Next morning Captain Cooke took his ship near the Perfect and "fired his guns into her for about an hour," but the Perfect's mate could not persuade him to board her. In the end such of the slaves as escaped the guns of the Spencer managed to run the Perfect ashore, where they plundered and burned her. Of the troubles that came upon the slavers through the wars of the eighteenth century one might write a long and stirring chapter. For the slavers made good fighting, especially when it was viking blood in the slavers against Latin blood in naval ships. But of that nothing can be told here, because the losses were not an outgrowth of the slave-trade as a special branch of commerce. But something may be told of the proportion of losing to paying voyages, even though no list of slavers has been or can be made. In the old papers already mentioned in connection with Captain Lindsay, we find the charges of underwriters set forth, and no better comment on the risks of a trade can be found than an insurance policy.

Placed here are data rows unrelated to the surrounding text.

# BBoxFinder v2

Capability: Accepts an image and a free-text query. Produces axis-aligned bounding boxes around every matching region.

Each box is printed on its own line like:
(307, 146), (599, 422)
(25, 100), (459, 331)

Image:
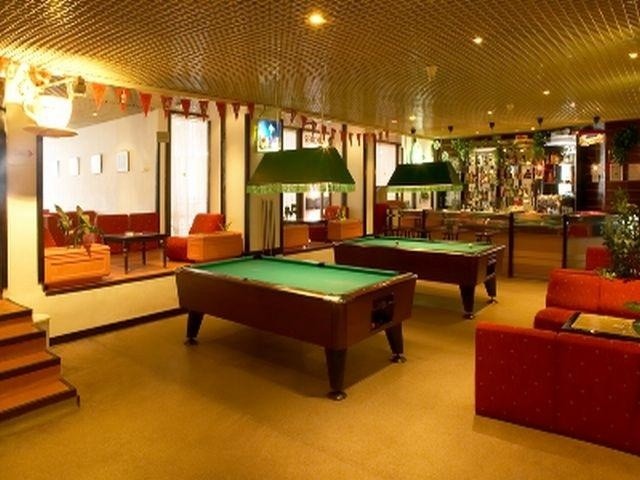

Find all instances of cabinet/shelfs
(433, 124), (610, 211)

A paragraph from such a policy reads:

"And touching the adventures and perils which we, the assurers are content to bear, and do take upon us inthis voyage, they are of the seas, men of War, Fire, Enemies, Pyrates, Rovers, Thieves, Jettisons, Letters of Mart, and Countermart, Sarprizals, Taking at sea, Baratry of the Master, and Marines, and all the Perils, Losses, and Misfortunes that have or shall come to the hurt, Detriment or Damage of the said Goods and Merchandize, or of the said vessel, her Tackel, Apparel and Furniture, or any part thereof."

For assuming these risks the underwriters charged usually £20 in a hundred, but Mr. William Johnson got at least one policy of a hundred for £18 premium.